Prince William, addressing his audience in both French and English, joked: “It will get better as we go on” and he went on to say how he and his wife have been “longing” to visit Canada together and how they were “delighted” to be there.
After laying a wreath and flowers at the war memorial, William and Catherine attended a barbecue hosted by Mr Johnson, who acts as the Queen’s official representative in Canada.
Reportedly, the Duchess has packed more than 40 different outfits for the Royal Tour and, on her first day alone she changed into three of those outfits!
As she left the UK, Catherine wore a cleverly selected ‘mixed’ outfit, which included a blazer with gold buttons, appropriately by Toronto-based designer Smythe les Vestes, a fitted dress by London-based Roland Mouret, stilettos by Manolo Bhlanik and a Mulberry handbag.

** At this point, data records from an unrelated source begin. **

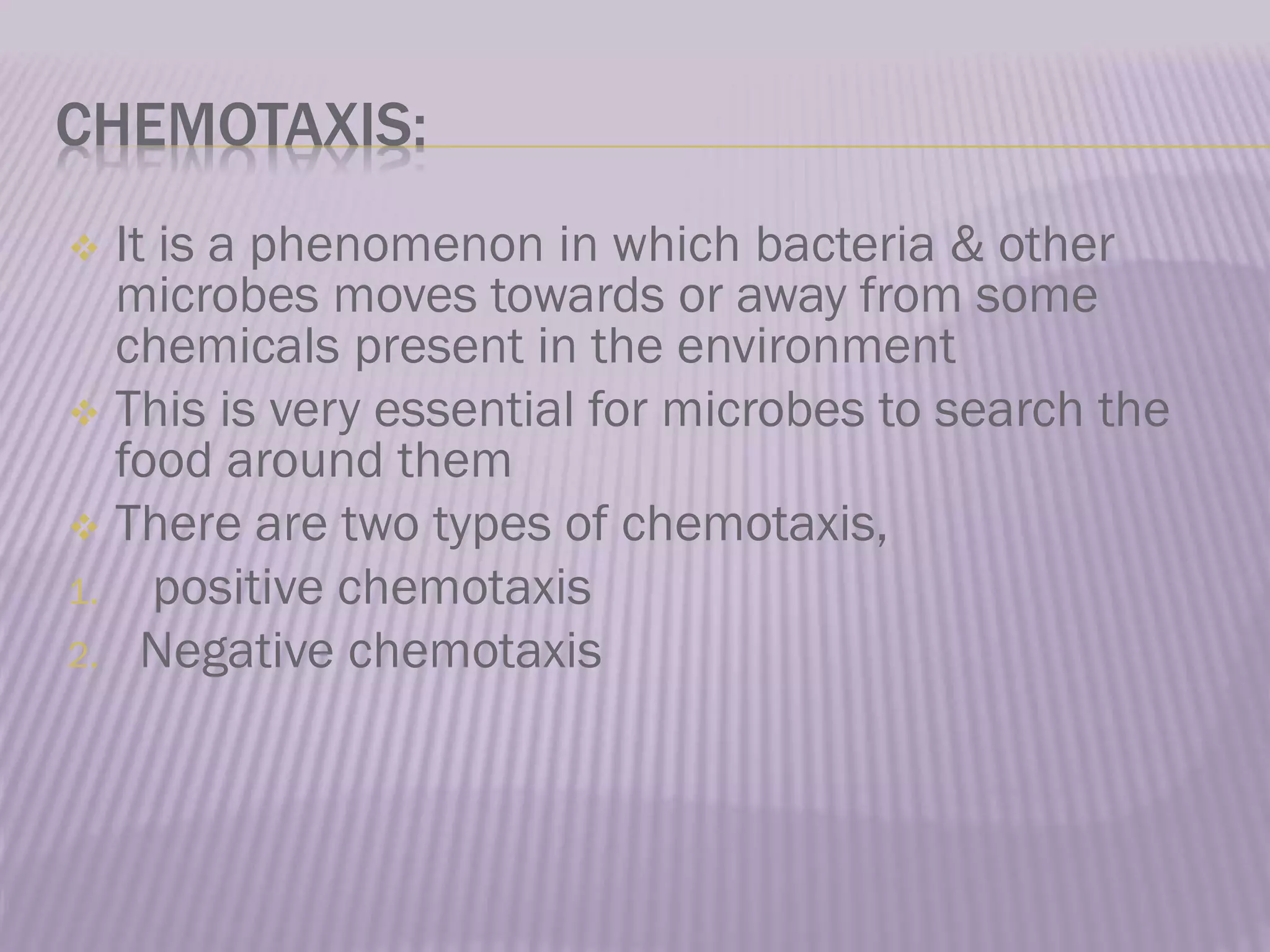 CHEMOTAXIS:

❖ It is a phenomenon in which bacteria & other microbes moves towards or away from some chemicals present in the environment
❖ This is very essential for microbes to search the food around them
❖ There are two types of chemotaxis,
1. positive chemotaxis
2. Negative chemotaxis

Upon arrival in Canada, Catherine changed into a dress designed by Erdem, another Canadian designer, and then into a black and white “bird” dress by Issa, one of her favourite designers.
Catherine’s Royal Wedding dress was inspired by the dress worn by Grace Kelly for her wedding to Prince Ranier in 1956.
The ivory white satin silk gown was created by Sarah Burton, Head Designer at the House of Alexander McQueen. Burton signed a confidentiality agreement and was not permitted to speak about the commission. The dress remained a secret until the moment Catherine stepped out of the wedding car with her father.
The structure of the dress, which is a mix of Victorian detailing and contemporary styling, is designed around a traditional corset, with nipped in waist, padded hips, and 58 organza covered buttons.
The delicate bodice is fashioned from a mix of English lace and French Chantilly lace. Hand embroidered by the Royal School of Needlework, the lace applique includes flowers to represent each area of the British Isles – roses for England, thistles for Scotland, daffodils for Wales and shamrocks for Ireland.
The veil is made from layers of ivory silk tulle and finished with hand sewn flowers and, the modest yet beautifully embroidered train measures just over 8ft. Princess Diana’s train, in comparison, was 25ft long.
Catherine wore her hair partly down and partly up, held in place by a tiara lent to her by the Queen. The ‘halo’ tiara was designed by Cartier in 1936 and was originally a gift to Elizabeth, the Queen Mother, from her husband – later King George VI.
The diamond earrings were a gift to Catherine by her parents on her wedding day and featured oak leaves and acorns, to match the Middleton’s new coat of arms.
The myrtle flowers in Catherine’s bouquet, cut from a sprig planted in 1845 by Queen Victoria, symbolised love.